-------- THE DATA --------
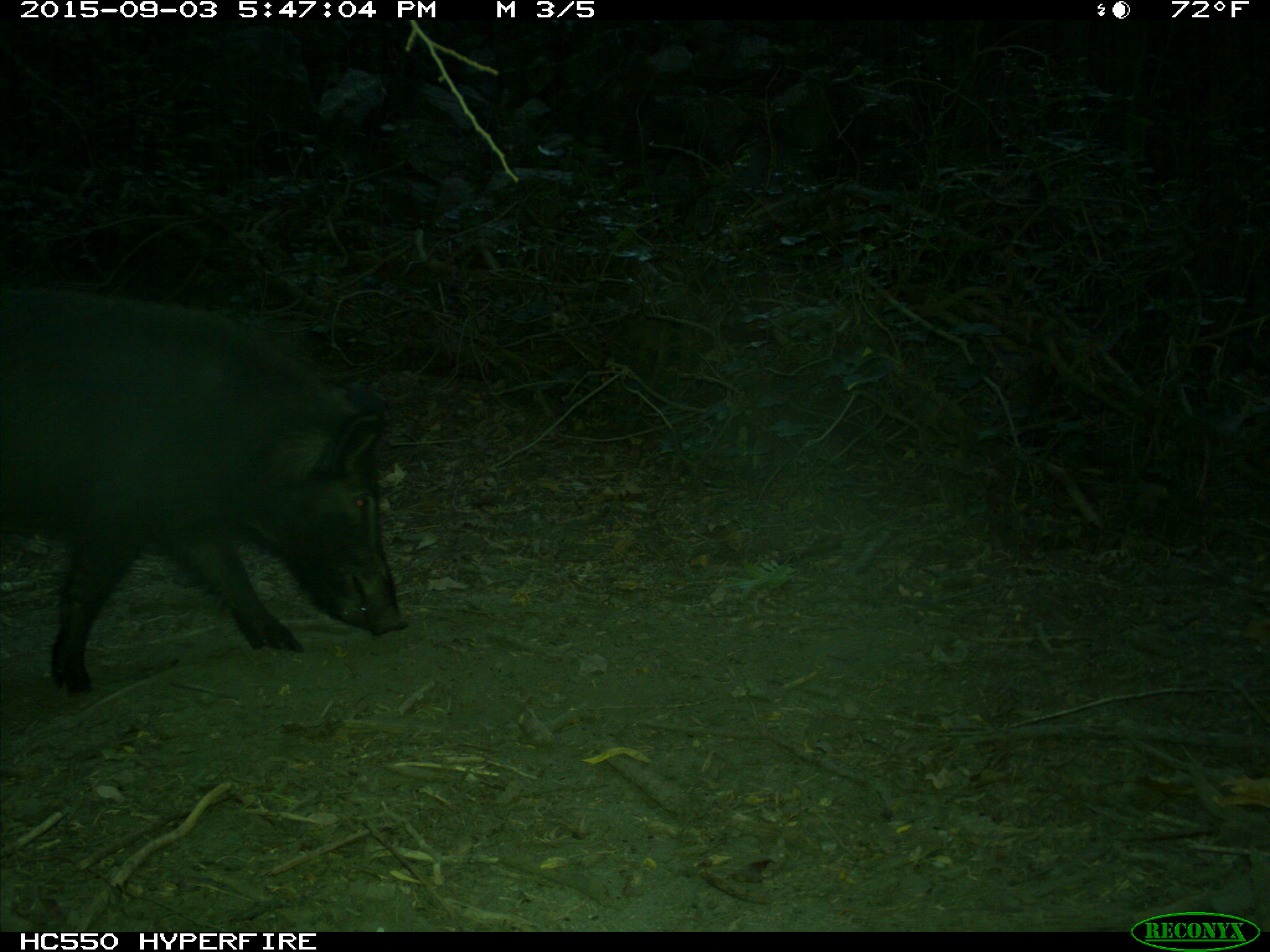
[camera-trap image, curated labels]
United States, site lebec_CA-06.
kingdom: Animalia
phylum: Chordata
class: Mammalia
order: Artiodactyla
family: Suidae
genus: Sus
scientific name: Sus scrofa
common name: wild boar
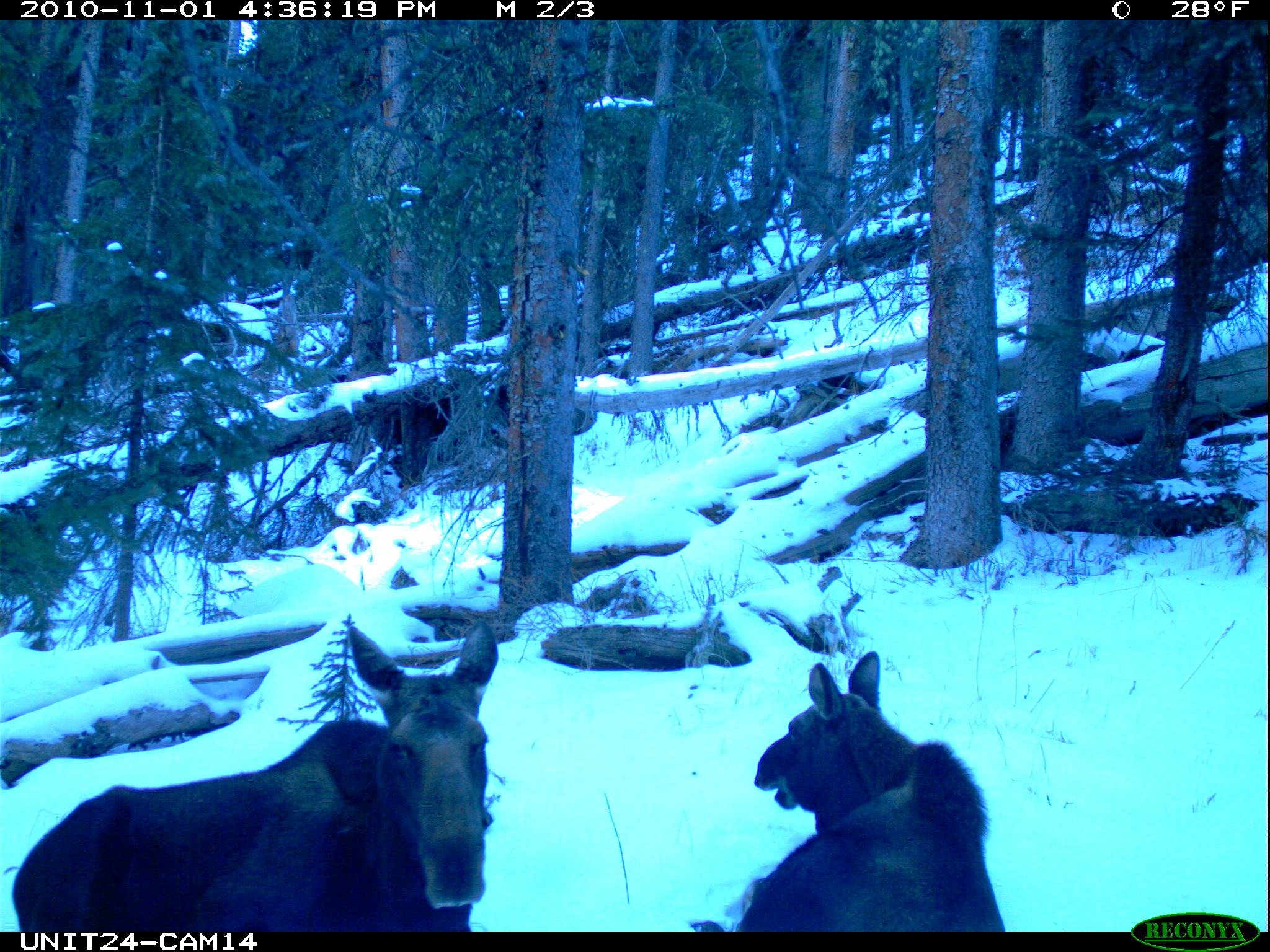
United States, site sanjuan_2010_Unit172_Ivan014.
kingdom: Animalia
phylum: Chordata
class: Mammalia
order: Artiodactyla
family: Cervidae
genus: Alces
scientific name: Alces alces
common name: moose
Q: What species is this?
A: Alces alces (moose).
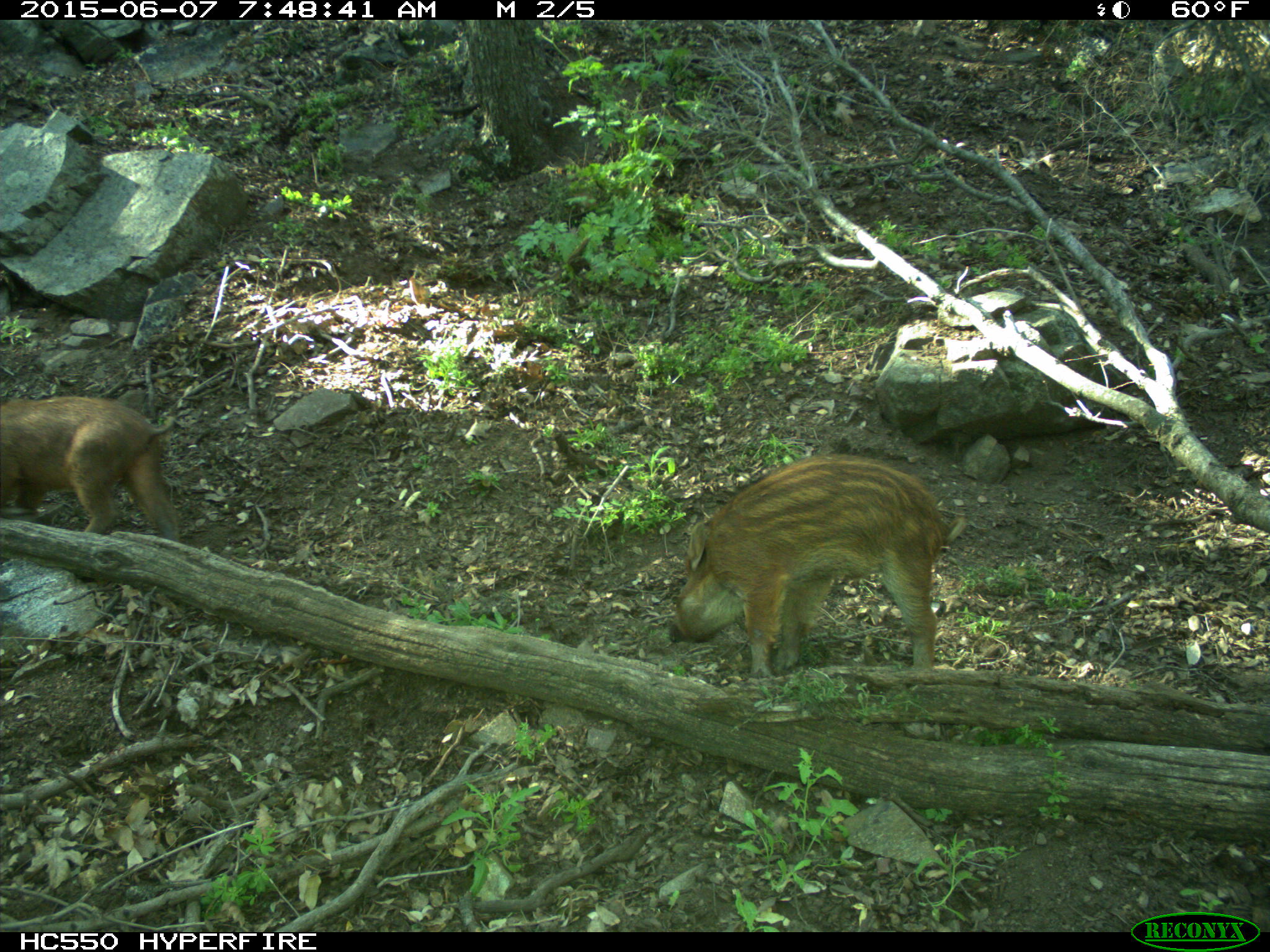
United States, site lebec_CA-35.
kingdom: Animalia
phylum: Chordata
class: Mammalia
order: Artiodactyla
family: Suidae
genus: Sus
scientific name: Sus scrofa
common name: wild boar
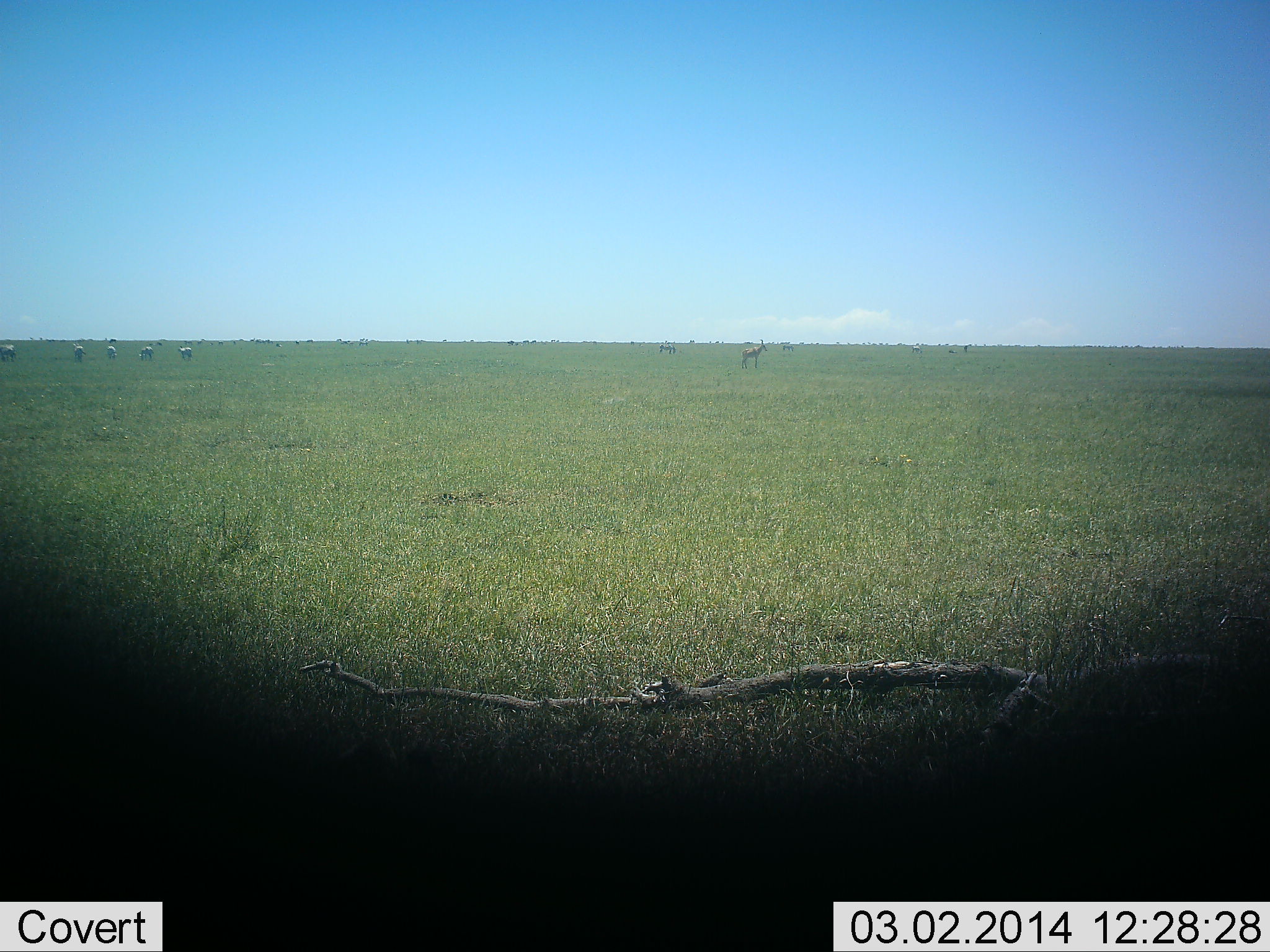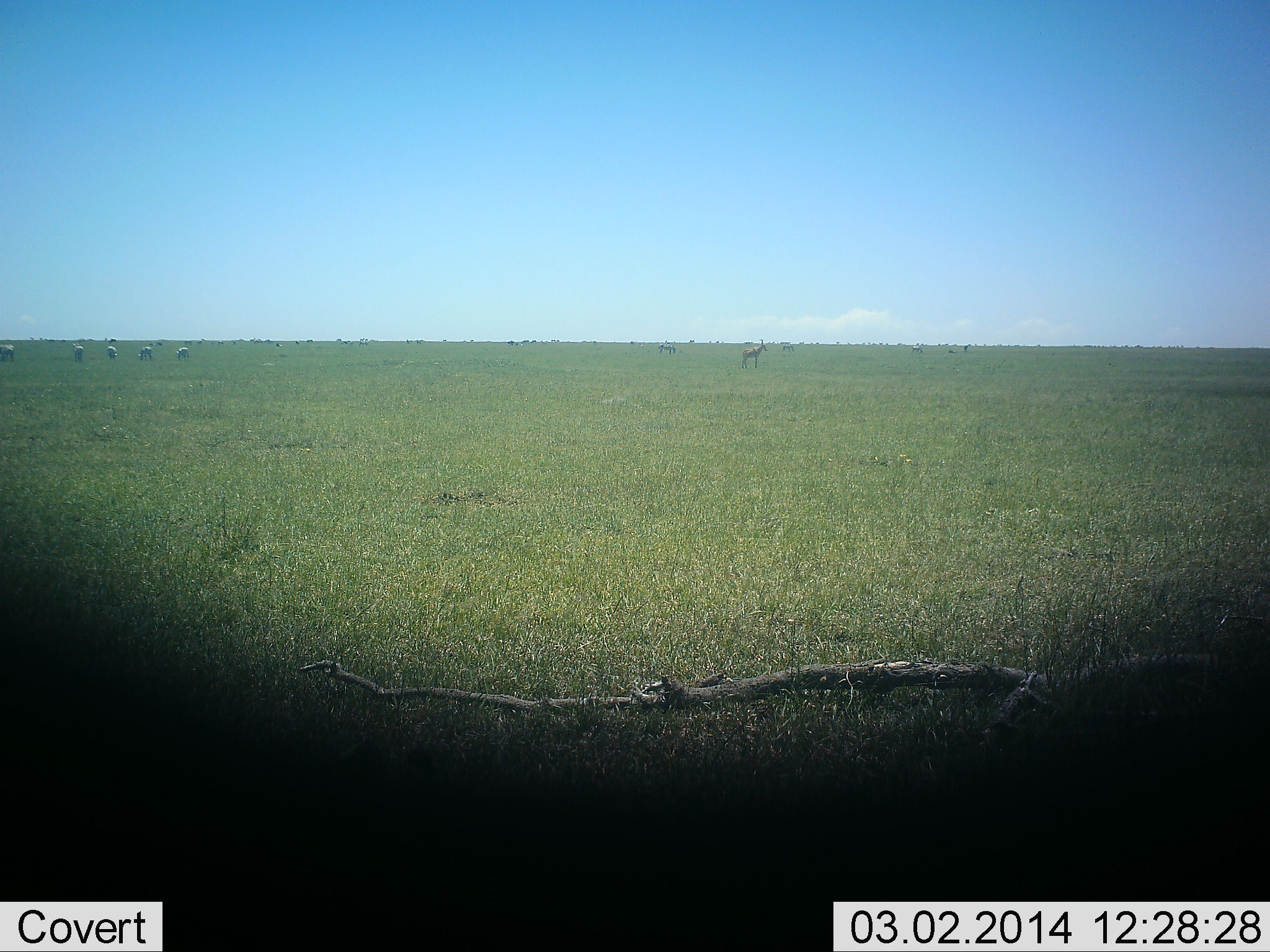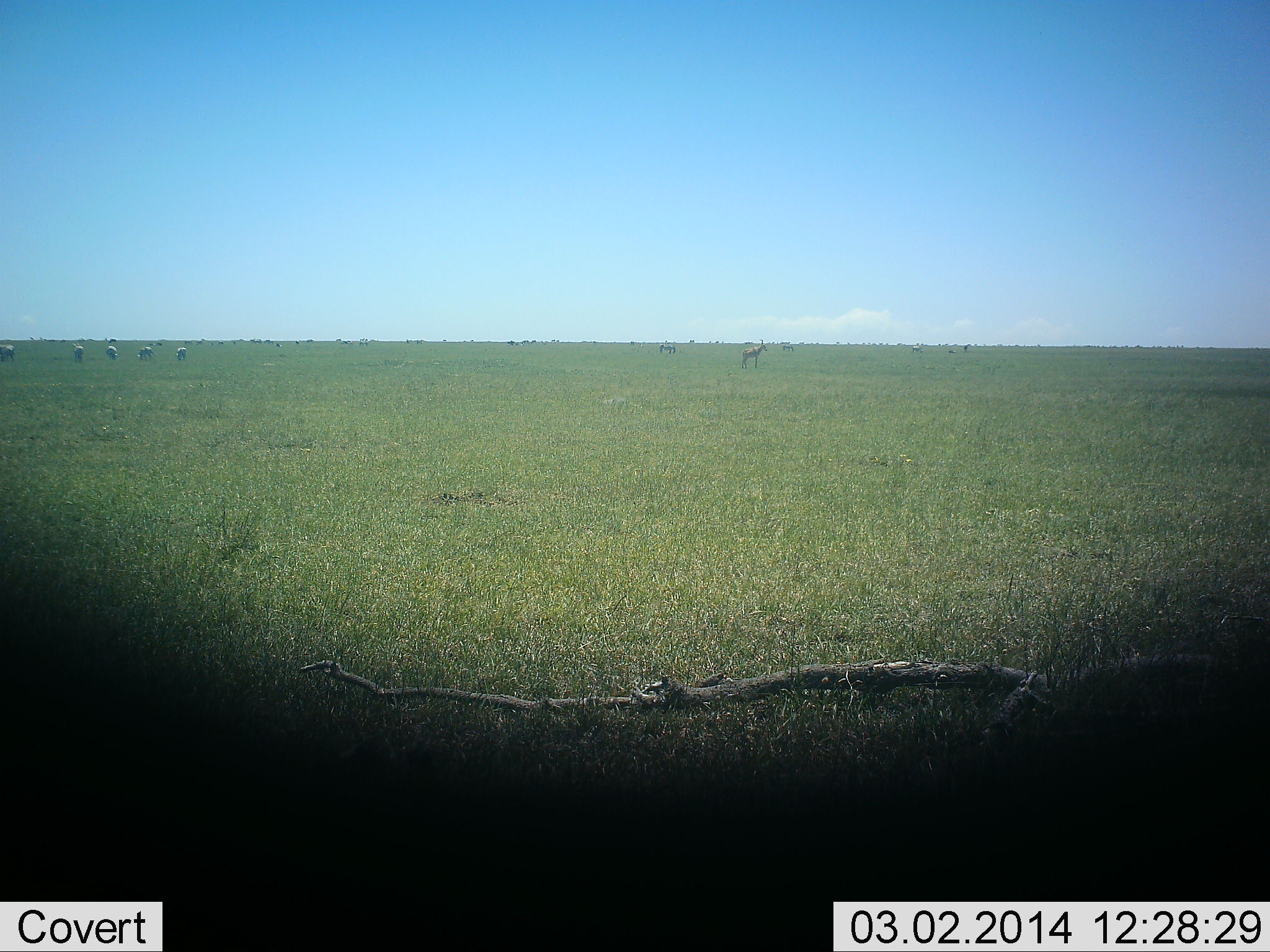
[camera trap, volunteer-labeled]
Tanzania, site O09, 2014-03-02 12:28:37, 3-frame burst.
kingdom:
--------
* _TASK OBJECTIVE_: Nothing but the records themselves, exact and complete, should be returned; leave the pictures out.

* _SOLUTION TO THIS TASK_:
[camera-trap image, curated labels]
United States, site lebec_CA-06.
kingdom: Animalia
phylum: Chordata
class: Mammalia
order: Artiodactyla
family: Suidae
genus: Sus
scientific name: Sus scrofa
common name: wild boar
United States, site sanjuan_2010_Unit172_Ivan014.
kingdom: Animalia
phylum: Chordata
class: Mammalia
order: Artiodactyla
family: Cervidae
genus: Alces
scientific name: Alces alces
common name: moose
Q: What species is this?
A: Alces alces (moose).
United States, site lebec_CA-35.
kingdom: Animalia
phylum: Chordata
class: Mammalia
order: Artiodactyla
family: Suidae
genus: Sus
scientific name: Sus scrofa
common name: wild boar
[camera trap, volunteer-labeled]
Tanzania, site O09, 2014-03-02 12:28:37, 3-frame burst.
kingdom:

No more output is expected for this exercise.